Big Oil's three big climate losses
This week Shell, Chevron and Exxon were all hammered in courts and in share proxy battles by climate change campaigners. The tide is turning hard in favour of regulators, financiers, sovereign wealth funds, activists and courts using whatever tools they have to force Big Oil companies and others to reduce emissions.
A Dutch court ruled Shell would have to shrink its emissions by 45% from 2019 levels by 2030 to comply with human rights law. (CNBC) Meanwhile in America, a climate activist hedge fund, Engine No 1, successful managed a shareholders’ revolt to put two members onto the board of Exxon. (Reuters) shareholders on Wednesday voted in favor of a proposal to cut emissions generated by the use of the company's products, a move that underscores growing investor push at energy companies to reduce their carbon footprint. Chevron shareholders voted 61% in favor of a proposal to cut so called "Scope 3" emissions. (Reuters)
Today is the deadline here too for new climate exposure reporting standards for NZ’s 200 biggest banks, insurers, money managers and listed issuers of stocks and bonds. Failure to comply with the Financial Sector (Climate-related Disclosure and Other Matters) Amendment Bill could hit company boards with fines of up to $500,000 and five years in jail.

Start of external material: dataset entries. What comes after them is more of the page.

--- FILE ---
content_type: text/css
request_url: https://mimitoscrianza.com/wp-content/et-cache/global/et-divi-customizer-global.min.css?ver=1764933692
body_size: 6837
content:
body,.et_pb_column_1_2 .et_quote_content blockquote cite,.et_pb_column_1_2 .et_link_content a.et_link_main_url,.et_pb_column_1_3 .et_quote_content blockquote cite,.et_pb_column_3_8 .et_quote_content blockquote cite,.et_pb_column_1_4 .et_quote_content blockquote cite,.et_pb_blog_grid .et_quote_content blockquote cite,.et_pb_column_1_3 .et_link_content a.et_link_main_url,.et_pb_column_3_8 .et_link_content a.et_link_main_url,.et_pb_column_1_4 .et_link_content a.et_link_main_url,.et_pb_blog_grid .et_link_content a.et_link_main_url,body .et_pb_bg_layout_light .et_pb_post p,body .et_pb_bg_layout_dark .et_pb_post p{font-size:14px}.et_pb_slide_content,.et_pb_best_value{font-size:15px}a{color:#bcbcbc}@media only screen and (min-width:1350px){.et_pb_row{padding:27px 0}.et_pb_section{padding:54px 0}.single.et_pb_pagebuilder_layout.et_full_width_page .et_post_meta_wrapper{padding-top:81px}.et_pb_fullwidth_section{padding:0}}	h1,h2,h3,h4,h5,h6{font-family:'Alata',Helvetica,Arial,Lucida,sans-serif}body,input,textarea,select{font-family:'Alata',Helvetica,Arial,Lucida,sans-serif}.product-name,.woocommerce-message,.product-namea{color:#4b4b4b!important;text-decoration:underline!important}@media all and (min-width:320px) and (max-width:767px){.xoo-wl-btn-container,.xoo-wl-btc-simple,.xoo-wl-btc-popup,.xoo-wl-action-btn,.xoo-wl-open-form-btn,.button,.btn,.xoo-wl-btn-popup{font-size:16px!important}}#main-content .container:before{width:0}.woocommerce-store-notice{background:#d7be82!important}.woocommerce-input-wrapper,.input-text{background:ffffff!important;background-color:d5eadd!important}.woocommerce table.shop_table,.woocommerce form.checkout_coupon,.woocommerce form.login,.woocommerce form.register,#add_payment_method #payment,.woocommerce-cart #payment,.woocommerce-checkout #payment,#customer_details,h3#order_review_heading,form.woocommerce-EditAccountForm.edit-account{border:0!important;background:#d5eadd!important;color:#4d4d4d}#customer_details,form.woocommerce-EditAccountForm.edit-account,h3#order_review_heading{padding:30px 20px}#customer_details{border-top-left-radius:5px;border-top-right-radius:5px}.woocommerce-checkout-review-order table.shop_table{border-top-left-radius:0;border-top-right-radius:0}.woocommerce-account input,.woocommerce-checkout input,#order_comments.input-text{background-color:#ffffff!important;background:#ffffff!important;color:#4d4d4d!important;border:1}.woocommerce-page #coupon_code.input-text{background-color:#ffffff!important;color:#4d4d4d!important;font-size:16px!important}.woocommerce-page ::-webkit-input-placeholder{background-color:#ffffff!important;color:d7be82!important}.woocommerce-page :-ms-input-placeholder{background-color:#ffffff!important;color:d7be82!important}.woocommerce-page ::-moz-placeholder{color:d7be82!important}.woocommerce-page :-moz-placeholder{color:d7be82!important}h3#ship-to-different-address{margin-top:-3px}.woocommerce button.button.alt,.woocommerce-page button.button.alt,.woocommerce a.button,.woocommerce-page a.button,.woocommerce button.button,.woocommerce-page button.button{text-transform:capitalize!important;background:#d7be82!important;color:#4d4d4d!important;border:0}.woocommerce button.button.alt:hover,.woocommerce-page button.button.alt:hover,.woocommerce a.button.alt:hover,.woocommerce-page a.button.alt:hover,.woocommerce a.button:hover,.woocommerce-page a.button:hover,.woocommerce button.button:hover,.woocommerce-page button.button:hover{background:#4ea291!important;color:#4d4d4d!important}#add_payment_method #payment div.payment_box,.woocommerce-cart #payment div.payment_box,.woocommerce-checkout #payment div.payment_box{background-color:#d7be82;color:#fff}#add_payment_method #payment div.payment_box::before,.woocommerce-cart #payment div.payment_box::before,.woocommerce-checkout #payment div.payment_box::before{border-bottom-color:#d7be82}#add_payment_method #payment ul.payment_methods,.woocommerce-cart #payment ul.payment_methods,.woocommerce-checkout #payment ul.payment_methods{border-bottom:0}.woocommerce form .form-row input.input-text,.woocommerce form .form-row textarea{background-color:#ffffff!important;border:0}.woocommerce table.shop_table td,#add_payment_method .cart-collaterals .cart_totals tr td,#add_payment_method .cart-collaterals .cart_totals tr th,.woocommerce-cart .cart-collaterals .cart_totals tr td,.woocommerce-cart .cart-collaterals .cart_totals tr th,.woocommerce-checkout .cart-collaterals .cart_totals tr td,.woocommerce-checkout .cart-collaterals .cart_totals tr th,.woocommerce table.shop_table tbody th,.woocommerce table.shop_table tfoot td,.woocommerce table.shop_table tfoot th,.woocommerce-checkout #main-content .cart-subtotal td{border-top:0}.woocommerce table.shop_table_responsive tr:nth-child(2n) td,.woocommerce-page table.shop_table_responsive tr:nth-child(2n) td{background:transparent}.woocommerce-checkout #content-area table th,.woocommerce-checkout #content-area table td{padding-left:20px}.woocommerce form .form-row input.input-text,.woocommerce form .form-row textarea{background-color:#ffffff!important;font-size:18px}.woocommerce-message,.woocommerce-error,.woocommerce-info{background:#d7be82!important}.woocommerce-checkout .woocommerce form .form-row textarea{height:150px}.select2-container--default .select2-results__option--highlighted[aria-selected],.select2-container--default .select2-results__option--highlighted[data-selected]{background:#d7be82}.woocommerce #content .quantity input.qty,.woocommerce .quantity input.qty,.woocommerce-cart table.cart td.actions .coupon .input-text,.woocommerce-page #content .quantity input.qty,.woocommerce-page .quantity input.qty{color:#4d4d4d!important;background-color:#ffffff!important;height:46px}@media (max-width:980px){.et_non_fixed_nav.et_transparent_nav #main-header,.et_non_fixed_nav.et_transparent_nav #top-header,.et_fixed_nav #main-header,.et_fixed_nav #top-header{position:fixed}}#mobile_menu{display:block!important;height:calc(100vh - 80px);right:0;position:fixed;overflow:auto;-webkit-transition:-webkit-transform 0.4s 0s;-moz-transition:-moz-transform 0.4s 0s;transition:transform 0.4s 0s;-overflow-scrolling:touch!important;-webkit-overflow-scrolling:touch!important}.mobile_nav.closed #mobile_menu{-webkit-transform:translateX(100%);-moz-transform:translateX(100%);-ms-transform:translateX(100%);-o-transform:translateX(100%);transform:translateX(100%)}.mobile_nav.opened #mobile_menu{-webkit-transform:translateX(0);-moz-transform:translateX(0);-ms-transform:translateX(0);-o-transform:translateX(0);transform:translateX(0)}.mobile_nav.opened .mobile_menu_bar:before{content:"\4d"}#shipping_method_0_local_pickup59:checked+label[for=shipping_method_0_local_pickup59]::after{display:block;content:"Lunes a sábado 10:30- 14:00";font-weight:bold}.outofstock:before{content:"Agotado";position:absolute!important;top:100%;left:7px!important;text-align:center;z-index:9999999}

Dominic Cummings vs Boris Johnson
Britain’s case numbers increased overnight despite having a one-dose vaccination rate of 73% and a two-dose rate of 45%. One in 10 hospital admissions for Covid in the UK this week were for people who had had two doses of vaccine. Over 75% of cases in the UK are now of the Indian variant. Germany and France stopped unquarantined entry of Britons this week because of fears about the Indian variant, which is known as the B.1617.2 strain. See more on that below in charts of the day.
The importance of tightly controlled borders and lockdowns was reinforced again overnight when Imperial College London’s now-renowned Covid modeller, Neil Ferguson, said Britain’s decision to delay its lockdown for a week around March 13 last year is likely to have cost up to 30,000 lives. He was commenting after Boris Johnson’s adviser Dominic Cummings this week accused the Prime Minister of incompetence that cost up tens of thousands of lives. (Yahoo)
“I think that’s unarguable. I mean the epidemic was doubling every three to four days in weeks 13 to 23 March, and so had we moved the interventions back a week we would have curtailed that and saved many lives.” Imperial College London Professor Neil Ferguson.